Bilim kurgu alanında, film, dia, afiş, kitap, dergi, fanzin olmak üzere geniş bir arşive sahiptir. Bilinmeyen Bilim Kurgu Dergisi, X-Bilinmeyen Evren, Bilim Sanat ve Aktüalite Dergisi’nde genç yeteneklerle, bu türünün güzel örneklerini ortaya çıkarmıştır. 2006 yılında kurulan X-Bilinmeyen Bilimkurgu Derneği’nin kurucu başkanlığını yapan Selma Mine, halen derneğin genel sekreterliğini ve internet sitelerinin editörlüğünü yürütmektedir.
Müfit Özdeş (1943)
Müfit Özdeş, ODTÜ’de Elektrik Mühendisliği ve Ekonomi okur; 1960’lı yıllardaki gençlik hareketlerine katılarak öğrenimini yarım bırakır. 12 Mart 1971’den sonra bir süre Beyrut ve Oslo’da yaşar. 1975’te Türkiye’ye döner; bu tarihten beri serbest ticari çevirmenlik yapmaktadır.
Bilim kurguya ilgisi 1940’lardaki Baytekin filmleri ve 1950’lerde Çağlayan Yayınları tarafından yayımlanan Yeni Dünyalarda dizisiyle başlar. 1983 yılından itibaren bilim kurgu ve fantezi türlerinde yazmaktadır. Bugüne kadar bir masal-fantezi kitabı olan Kimin Ağrır O Bağırır, Asker Kaçağı ve Bilimkurgu Öyküleri başlıklı derlemelerde birer öyküsü yayımlanmıştır.
Son Tiryaki ise Müfit Özdeş’in ilk bilim kurgu kitabıdır. Son Tiryaki, “hardcore” bilim kurgudan peri masalına, Aziz Nesin lezzeti taşıyan ve son derece Türkiye’ye özgü mizahi bilim kurgu öykülerinden karanlık bir anti-ütopyaya kadar değişik alt türleri içerir.
Müfit Özdeş, fantastik ya da bilimkurgu tüm öykülerinde, emeğin ön plana alındığı, sömürünün ve disiplinsiz teknolojik gelişmenin mizah neşteriyle eleştirildiği, insanın alın teri kutsallığının belirtildiği, emeğin, düşüncenin ve sevginin yüceltildiği detaylar bulunur.
Masal tanımlamasının sınırlarını zorlayan fantastik öykülerinde ise Özdeş, bütünüyle teknolojik etmenlerden sıyrılmayan, büyü ve mucizeler dikkati çeker.
Ali Nar (1941 – 2015)
Ali Nar, İstanbul Yüksek İslam Enstitüsü’nü 1964’te bitirmesinin ardından Diyarbakır, Erzincan, İzmit ve İstanbul’da öğretmenlik yapar.

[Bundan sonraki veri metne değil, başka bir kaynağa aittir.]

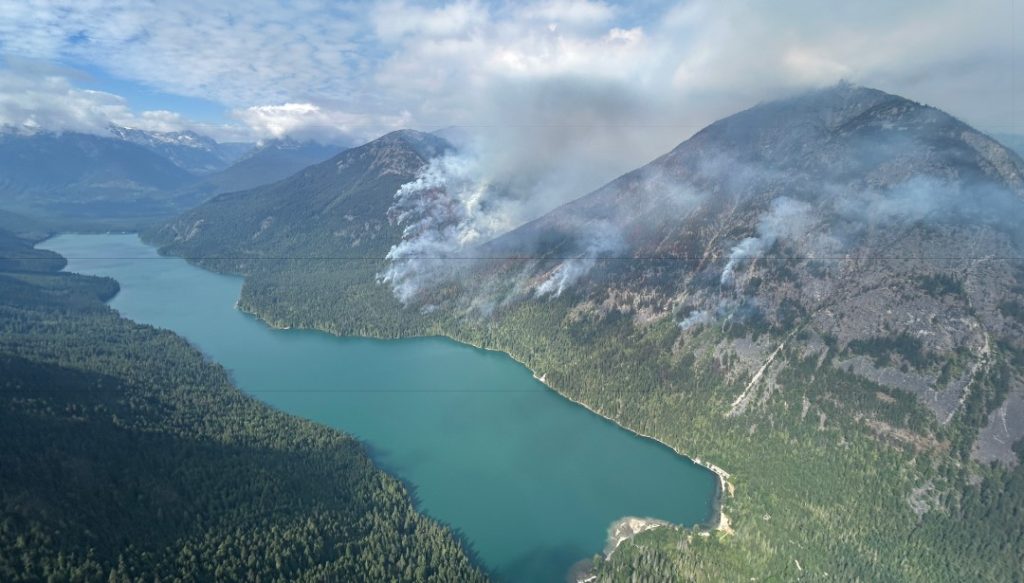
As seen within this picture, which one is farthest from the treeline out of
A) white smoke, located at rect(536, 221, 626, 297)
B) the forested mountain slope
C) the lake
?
the forested mountain slope

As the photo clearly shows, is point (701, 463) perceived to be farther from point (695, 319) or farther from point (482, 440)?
point (695, 319)

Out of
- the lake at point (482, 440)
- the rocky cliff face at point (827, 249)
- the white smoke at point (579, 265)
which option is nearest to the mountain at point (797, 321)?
the rocky cliff face at point (827, 249)

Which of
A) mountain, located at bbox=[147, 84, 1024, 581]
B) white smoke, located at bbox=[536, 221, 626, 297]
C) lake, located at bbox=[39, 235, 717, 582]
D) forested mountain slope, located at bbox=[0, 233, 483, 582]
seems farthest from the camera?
white smoke, located at bbox=[536, 221, 626, 297]

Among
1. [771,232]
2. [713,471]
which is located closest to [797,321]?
[771,232]

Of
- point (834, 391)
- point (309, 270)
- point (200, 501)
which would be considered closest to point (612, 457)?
point (834, 391)

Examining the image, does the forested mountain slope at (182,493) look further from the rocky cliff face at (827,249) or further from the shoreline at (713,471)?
the rocky cliff face at (827,249)

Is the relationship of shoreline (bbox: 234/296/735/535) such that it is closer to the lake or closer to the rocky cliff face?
the lake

Arapça’dan eserler çevirir.
Ali Nar, 1980’de yayımladığı sosyal-siyasal içerikli Arılar Ülkesi isimli ütopik romanında arılar sembolüyle Türk milletinin ve özgürlük savaşı veren toplumların son asırdaki macerasını konu edinir.
Nar, edebiyatımızda bilim kurgu alanına öncülük eden Uzay Çiftçileri (1988) romanında, bir Türk’ün önderliğinde Müslümanların uzaya gidişini ve orada kendi düzenlerini kurma serüvenini anlatır. Afet Ilgaz, yazarın bu eseri hakkında şöyle der:
“Ben bilim kurgu okumaktan çok sıkılırım, çünkü bana yapmacık gelir. Bununla beraber itiraf etmeliyim ki korkarak başladığım bu Uzay Çiftçileri’ni büyük bir zevkle, elimden düşürmeden okuyorum. Bütün kitapları, konuşmaları, sohbetleri ve hatta hayatı zevkli ve çekilir kılan tasavvufî kokular var çünkü kitapta. Evet, bu kitap ilk Türk bilim kurgu kitabı. Hem de en iyisinden…”
Aşkın Güngör (1972)
Aşkın Güngör, döküm teknikerliği, seramik teknisyenliği ve işletme gibi ilgili olmayan konularda eğitim gördükten sonra, yayıncılıkta kariyer yapmaya karar verir. 1990 yılından itibaren dahil olduğu yayıncılık sektörünün, editörlükten yazı işleri müdürlüğüne dek, hemen her alanında görev alır. Bugüne dek pek çok yayınevine editörlük ve yayın danışmanlığı desteği verir. Çocuk, gençlik ve yetişkin edebiyatına yönelik yüzden fazla eserde editör olarak imzası yer alır.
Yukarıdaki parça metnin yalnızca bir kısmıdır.